Doch so oberflächlich, undifferenziert und teils marktschreierisch einige Anbieter nachhaltiger Geldanlagen mit diesem Thema umgehen, agieren vermehrt auch Kritiker:innen. Anstatt sachlich Einwände zu erheben, wo dies erforderlich ist, werden oft Einzelaspekte aus dem Zusammenhang gerissen, empirisch gesicherte Erkenntnisse geleugnet, vorhandene Orientierungshilfen ignoriert und Vorurteile als Tatsachen verkauft. Darüber hinaus offenbaren einige Äußerungen sowohl aus der Finanzbranche als auch von ihren Kritiker:innen offensichtliche Wissenslücken. Falls diese unbeabsichtigt sind, gilt es, sie im Austausch mit Expert:innen und der Wissenschaft zu schließen.
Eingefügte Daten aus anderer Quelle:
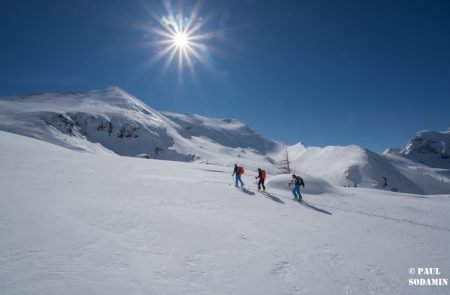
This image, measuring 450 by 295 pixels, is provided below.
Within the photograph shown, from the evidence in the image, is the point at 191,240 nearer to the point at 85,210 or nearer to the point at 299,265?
the point at 299,265

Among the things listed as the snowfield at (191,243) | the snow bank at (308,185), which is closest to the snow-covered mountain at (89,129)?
the snow bank at (308,185)

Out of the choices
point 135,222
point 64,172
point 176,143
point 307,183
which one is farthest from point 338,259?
point 176,143

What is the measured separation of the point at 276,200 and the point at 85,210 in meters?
11.1

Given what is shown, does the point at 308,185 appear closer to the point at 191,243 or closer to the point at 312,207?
the point at 312,207

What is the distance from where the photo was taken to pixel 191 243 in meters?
8.42

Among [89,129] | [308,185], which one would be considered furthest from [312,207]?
[89,129]

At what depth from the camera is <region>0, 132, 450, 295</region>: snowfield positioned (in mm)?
6074

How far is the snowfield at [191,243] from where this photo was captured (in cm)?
607

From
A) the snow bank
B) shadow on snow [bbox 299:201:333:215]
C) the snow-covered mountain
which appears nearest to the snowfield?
shadow on snow [bbox 299:201:333:215]

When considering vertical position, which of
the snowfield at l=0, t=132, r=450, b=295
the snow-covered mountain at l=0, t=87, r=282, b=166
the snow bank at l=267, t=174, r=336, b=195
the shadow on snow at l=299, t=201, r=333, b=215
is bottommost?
the snowfield at l=0, t=132, r=450, b=295

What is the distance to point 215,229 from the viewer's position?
9969mm

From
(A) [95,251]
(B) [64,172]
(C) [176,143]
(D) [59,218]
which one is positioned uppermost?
(C) [176,143]

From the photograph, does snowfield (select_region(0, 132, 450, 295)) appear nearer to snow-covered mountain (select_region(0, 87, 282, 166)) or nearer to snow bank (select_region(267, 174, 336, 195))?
snow bank (select_region(267, 174, 336, 195))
In vielen Fällen erscheinen diese Wissenslücken aber Resultate strategischer Überlegungen zu sein: Es ist schlichtweg medienwirksam, so richtig drauf zu hauen.
Im Kern fußt die Kritik fast immer auf der Identifikation „kritischer“ Einzeltitel in einem Finanzprodukt. Das geht dann ungefähr so: „In Fonds X sind auch Flugzeugbauer enthalten. Flugzeuge sind aber nicht nachhaltig – deshalb ist das Greenwashing“. Häufig wird darauf aufbauend dann in Frage gestellt, ob nachhaltige Geldanlagen an sich nicht eigentlich nur Marketing-Tricks oder gar Betrug seien.
Ein zu verallgemeinerndes und simplifizierendes „Bashing“ nachhaltiger Geldanlagen verfehlt aber das Ziel – nämlich die Förderung von mehr Nachhaltigkeit durch Geldanlagen. Pauschalkritik riskiert, das Vertrauen von Verbraucher:innen in nachhaltige Geldanlagen zu zerstören, ohne Alternativen aufzuzeigen. Das trifft nicht nur die schwarzen Schafe in der Branche, sondern schadet auch denjenigen, die gute Arbeit leisten.
So manche NGO und die damit verbundene Berichterstattung zeichnet viel zu plakative Schwarz-Weiß-Bilder: „Das ist nachhaltig und das ist nicht nachhaltig!“. So einfach ist es aber nicht. In der Realität existieren nun mal Graustufen. Und Veränderung in komplexen Systemen funktioniert nicht durch das Drücken eines vermeintlich über Nacht alle Probleme lösenden Knopfes. Vielmehr basiert die Transformation unserer Wirtschaft auf zahlreichen Prozessen und sukzessiven Schritten.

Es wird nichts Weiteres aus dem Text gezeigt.